Eran las confesiones de toda una vida entregada a la noble causa de matar y evitar ser matado. Y tenía razón. Los carlistas no eran enemigos, sino hermanos; y aunque sus ideas discreparan profundamente con las suyas, que era más “liberal” que “absolutista”, más de Sagasta y Canalejas que de Cánovas y Silvela, no le gustaba que se despreciara a un español bajo la fuerza de sus armas, aunque fuera su bandera equivocada o su color de piel terroso y áspero.

Argimiro sonreía por entonces con las palabras sabias del viejo general, el único antepasado que había conocido, pues todos los demás, muchos de los cuales aún vivían por los rincones de las casas de la plaza del Teatro, le habían abandonado desde hacía mucho tiempo.

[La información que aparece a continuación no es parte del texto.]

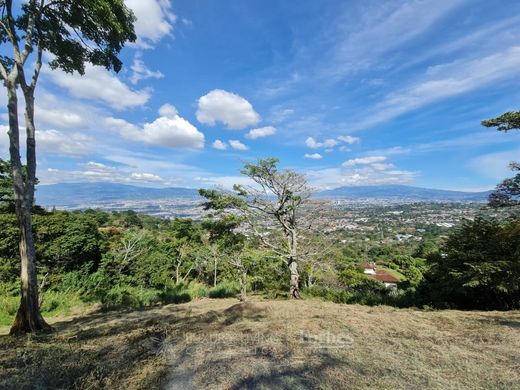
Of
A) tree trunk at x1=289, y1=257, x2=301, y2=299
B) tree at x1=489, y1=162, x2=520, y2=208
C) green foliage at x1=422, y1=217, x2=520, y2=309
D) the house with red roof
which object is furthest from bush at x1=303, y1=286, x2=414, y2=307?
the house with red roof

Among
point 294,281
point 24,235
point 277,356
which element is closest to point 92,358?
point 277,356

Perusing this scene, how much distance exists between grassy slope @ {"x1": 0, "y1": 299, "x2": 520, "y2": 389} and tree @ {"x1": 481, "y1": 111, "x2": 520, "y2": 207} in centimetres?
332

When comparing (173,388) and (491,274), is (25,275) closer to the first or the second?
(173,388)

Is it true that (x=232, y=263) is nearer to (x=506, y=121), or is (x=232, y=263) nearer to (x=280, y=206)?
(x=280, y=206)

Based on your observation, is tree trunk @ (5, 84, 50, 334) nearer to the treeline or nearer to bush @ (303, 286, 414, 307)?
the treeline

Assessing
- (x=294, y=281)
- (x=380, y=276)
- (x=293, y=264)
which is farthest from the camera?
(x=380, y=276)

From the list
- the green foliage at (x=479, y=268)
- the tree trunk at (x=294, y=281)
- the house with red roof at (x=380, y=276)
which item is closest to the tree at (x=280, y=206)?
the tree trunk at (x=294, y=281)

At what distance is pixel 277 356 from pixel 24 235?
5.04 m

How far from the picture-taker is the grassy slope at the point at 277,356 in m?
2.68

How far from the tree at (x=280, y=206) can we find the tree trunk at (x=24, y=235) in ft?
23.1

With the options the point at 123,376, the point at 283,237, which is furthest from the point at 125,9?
the point at 283,237

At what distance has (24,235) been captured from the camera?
17.5 ft

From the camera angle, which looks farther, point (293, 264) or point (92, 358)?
point (293, 264)

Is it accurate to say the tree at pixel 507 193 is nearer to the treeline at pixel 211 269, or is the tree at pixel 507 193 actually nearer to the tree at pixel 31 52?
the treeline at pixel 211 269
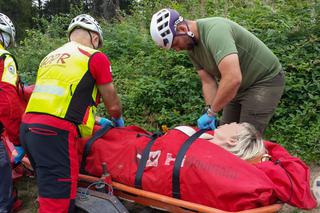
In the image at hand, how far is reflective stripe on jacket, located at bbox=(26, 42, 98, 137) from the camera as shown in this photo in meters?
3.31

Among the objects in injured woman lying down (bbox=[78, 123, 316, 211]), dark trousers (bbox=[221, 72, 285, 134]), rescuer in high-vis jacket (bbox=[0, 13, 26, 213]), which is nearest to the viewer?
injured woman lying down (bbox=[78, 123, 316, 211])

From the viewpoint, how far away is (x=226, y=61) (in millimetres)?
3434

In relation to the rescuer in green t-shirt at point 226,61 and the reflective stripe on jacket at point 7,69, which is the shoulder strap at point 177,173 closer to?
the rescuer in green t-shirt at point 226,61

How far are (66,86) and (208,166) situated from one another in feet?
4.12

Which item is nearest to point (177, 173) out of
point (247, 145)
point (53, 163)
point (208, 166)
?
point (208, 166)

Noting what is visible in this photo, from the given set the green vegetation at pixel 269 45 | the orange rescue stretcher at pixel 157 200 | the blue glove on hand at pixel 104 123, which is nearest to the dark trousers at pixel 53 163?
the orange rescue stretcher at pixel 157 200

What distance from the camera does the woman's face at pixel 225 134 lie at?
3.24 m

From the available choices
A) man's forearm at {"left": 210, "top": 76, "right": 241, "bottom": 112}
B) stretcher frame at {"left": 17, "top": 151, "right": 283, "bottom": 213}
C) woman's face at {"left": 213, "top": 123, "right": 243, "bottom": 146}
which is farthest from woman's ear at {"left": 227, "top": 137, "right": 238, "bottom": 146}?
stretcher frame at {"left": 17, "top": 151, "right": 283, "bottom": 213}

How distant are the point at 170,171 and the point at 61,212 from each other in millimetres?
936

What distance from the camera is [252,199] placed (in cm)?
283

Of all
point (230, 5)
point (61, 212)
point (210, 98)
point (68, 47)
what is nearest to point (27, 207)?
point (61, 212)

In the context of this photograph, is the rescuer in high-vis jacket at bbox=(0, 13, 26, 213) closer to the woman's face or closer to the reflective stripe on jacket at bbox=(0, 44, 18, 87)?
the reflective stripe on jacket at bbox=(0, 44, 18, 87)

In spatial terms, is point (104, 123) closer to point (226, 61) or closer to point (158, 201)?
point (158, 201)

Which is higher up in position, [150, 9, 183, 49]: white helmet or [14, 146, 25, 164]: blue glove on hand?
[150, 9, 183, 49]: white helmet
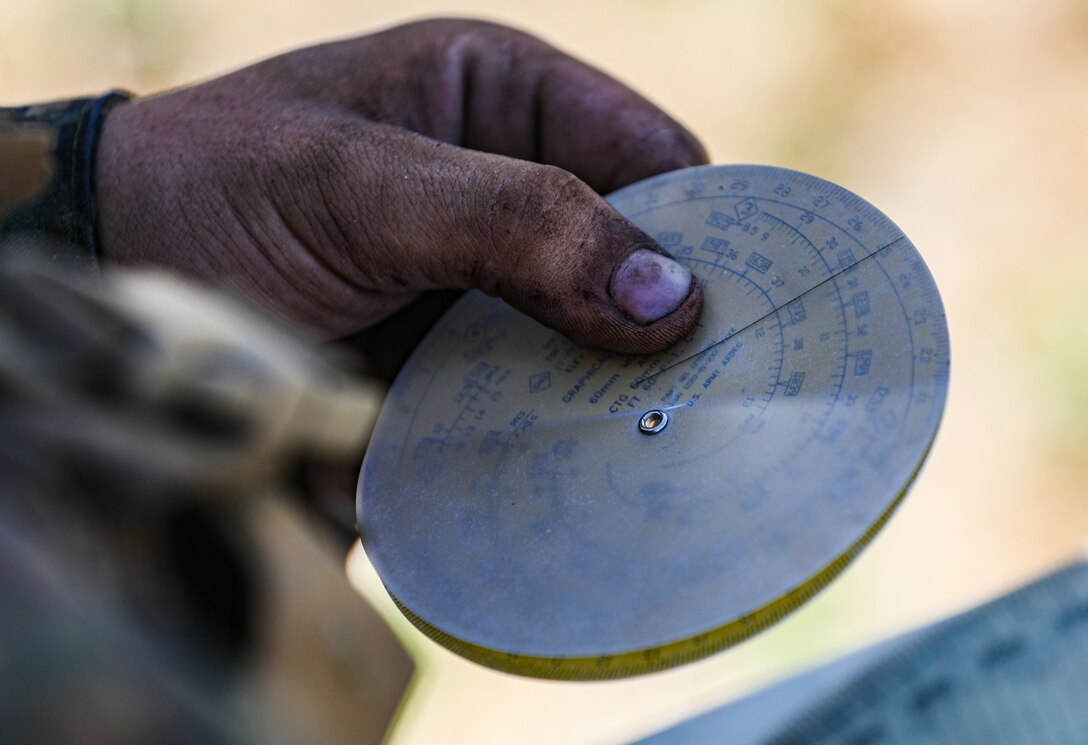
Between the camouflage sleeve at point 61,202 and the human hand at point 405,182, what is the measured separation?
0.02 m

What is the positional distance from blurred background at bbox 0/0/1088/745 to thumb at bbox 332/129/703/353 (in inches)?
48.7

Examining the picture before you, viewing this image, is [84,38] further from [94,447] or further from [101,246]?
[94,447]

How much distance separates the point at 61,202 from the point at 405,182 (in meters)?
0.45

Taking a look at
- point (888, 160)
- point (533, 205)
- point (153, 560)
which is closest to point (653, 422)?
point (533, 205)

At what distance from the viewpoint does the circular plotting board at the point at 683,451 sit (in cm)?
88

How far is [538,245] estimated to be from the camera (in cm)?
111

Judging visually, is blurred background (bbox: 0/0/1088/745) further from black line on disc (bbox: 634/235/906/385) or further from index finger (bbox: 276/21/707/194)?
black line on disc (bbox: 634/235/906/385)

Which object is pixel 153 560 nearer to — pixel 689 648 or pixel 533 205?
pixel 689 648

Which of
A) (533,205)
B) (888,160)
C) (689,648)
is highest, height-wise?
(533,205)

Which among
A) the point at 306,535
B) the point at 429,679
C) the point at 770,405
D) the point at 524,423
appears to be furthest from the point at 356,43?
the point at 429,679

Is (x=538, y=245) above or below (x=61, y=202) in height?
above

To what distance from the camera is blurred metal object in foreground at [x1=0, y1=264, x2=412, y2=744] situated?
0.40 metres

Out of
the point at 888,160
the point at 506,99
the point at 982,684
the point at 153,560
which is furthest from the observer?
the point at 888,160

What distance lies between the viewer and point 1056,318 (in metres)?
2.60
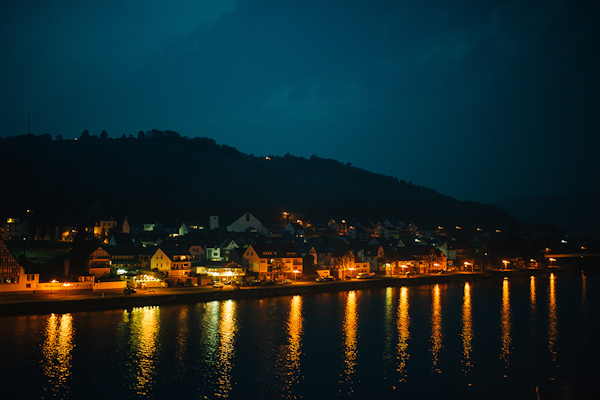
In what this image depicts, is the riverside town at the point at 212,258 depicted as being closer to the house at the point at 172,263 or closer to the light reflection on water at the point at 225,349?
the house at the point at 172,263

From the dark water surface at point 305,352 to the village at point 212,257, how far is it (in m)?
6.23

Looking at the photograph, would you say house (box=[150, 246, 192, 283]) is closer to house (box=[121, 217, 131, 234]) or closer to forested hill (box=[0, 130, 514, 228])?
forested hill (box=[0, 130, 514, 228])

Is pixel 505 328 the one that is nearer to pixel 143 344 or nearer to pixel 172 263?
pixel 143 344

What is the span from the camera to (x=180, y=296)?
28.1 meters

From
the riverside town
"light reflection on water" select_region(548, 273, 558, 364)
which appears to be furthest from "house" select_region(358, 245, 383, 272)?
"light reflection on water" select_region(548, 273, 558, 364)

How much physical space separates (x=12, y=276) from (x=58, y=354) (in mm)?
12256

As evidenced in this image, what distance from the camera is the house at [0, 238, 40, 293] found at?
2653cm

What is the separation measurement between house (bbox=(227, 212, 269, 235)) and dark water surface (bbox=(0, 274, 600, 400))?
25841 millimetres

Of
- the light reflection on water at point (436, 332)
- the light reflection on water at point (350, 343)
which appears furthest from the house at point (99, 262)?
the light reflection on water at point (436, 332)

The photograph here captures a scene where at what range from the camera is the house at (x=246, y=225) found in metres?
53.9

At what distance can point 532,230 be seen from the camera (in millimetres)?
86125

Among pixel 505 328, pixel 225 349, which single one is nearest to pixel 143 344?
pixel 225 349

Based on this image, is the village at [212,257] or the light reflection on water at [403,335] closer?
the light reflection on water at [403,335]

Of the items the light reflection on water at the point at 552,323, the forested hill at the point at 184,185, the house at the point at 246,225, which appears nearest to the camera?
the light reflection on water at the point at 552,323
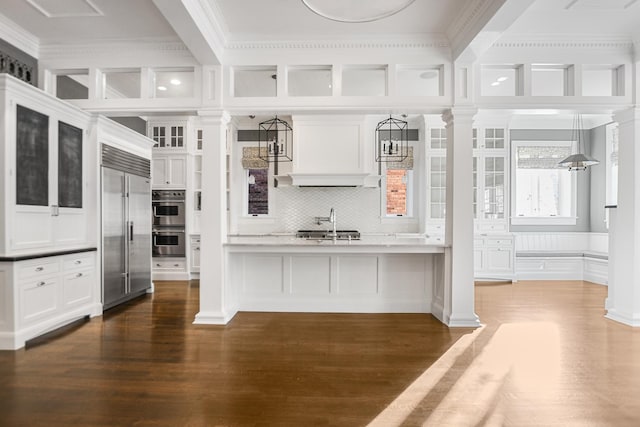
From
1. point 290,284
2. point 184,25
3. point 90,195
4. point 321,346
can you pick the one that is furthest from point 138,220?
point 321,346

Ni un abuelo, ni un bisabuelo. En cambio, aquel hombre militar, con sus estrellas cosidas en su casaca roja y azul de botones plateados, disfrutaba paseando de la plaza del Teatro al parque del San Francisco, donde se daban cita los más alborotados jóvenes del pueblo, siempre dispuestos a dar un golpe militar por las bravas. Es la revolución, decían. Y el viejo general se reía mostrando sus invisibles dientes perfectamente colocados en una boca grande y mostachosa.

Por desgracia, aquel viejo general había perdido la última de las batallas, la que había contraído contra el tiempo. La piedra amatista que le dio la longevidad la había robado un vecino de la plaza.

Argimiro sospechaba desde hacía tres décadas quién era el poseedor, pero nunca quiso delatarlo. El general se enfadó mucho cuando supo que se le habían adelantado en el saber, pero tuvo que entregar las armas de la vida y dejarse morir. Él ya había disfrutado mucho de aquel descubrimiento del tiempo, y como además estaba cansado por no poder tomarse un refrigerio con sus viejos compañeros de armas, pues todos estaban muertos hacía lustros, se confió en que era mejor esperar la muerte que buscarla. Dejó de ir al parque, y prefirió beberse todo el vino de Yecla que pudiera sin levantarse siquiera de su vieja mecedora, labrada de un arce del siglo XVII.

Por eso, a Argimiro, aquel olor le molestaba, porque le recordaba su propio desdén hacia la vida, y le hacía pensar que si su mujer se enteraba de que estaba coqueteando con lo inefable de sus antepasados, tendría que vérselas con ella y con nadie más.

—Lo enterrarán mañana por la mañana, pero esta tarde es el velatorio —dijo el estornino dándoselas de enterado.

Argimiro ni siquiera se dio por aludido, entró en la casa con el rostro impasible y la procesión por dentro. Si quería hacer algo de provecho aquella mañana, tenía que ponerse manos a la obra. Se tumbó con decisión para que fuera, él mismo, el siguiente en perecer, y juntó sus manos entrelazando sus dedos por encima de su estómago. No podía dejar al viejo general solo y abandonado al ostracismo del olvido y a la penuria de viajar al más allá sin nadie amistoso a su lado. Luego recordó lo que había estado haciendo toda la mañana y se arrepintió de la prisa con la que obraba.

Se levantó, subió las escaleras que conducían a su alcoba, y rebuscando, se puso el traje recién planchado y caliente que la sirvienta acababa de dejar colgado de la percha. Bajó recién maqueado, y se acopló en la hamaca mortuoria del patio, donde pudo oler el azafranado aroma de su general Antonio Alarín-Vicente Yagüe, su antepasado. En paz descanse, y cerró los ojos buscando su propio y eterno descanso.